───── VORGEGEBENE ZEILEN ─────

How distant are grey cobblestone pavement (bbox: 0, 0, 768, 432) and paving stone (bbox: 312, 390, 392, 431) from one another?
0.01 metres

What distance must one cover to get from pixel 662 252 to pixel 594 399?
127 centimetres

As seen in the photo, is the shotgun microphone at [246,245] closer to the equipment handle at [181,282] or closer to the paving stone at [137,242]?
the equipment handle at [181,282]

─────

**AUFGABENSTELLUNG:** Gib die Zeilen oben vollständig wieder und ersetze dabei „paving stone“ durch „stepping stone“, ohne sonst etwas zu ändern.

**ERGEBNIS:**
How distant are grey cobblestone pavement (bbox: 0, 0, 768, 432) and stepping stone (bbox: 312, 390, 392, 431) from one another?
0.01 metres

What distance must one cover to get from pixel 662 252 to pixel 594 399?
127 centimetres

As seen in the photo, is the shotgun microphone at [246,245] closer to the equipment handle at [181,282] or closer to the stepping stone at [137,242]?
the equipment handle at [181,282]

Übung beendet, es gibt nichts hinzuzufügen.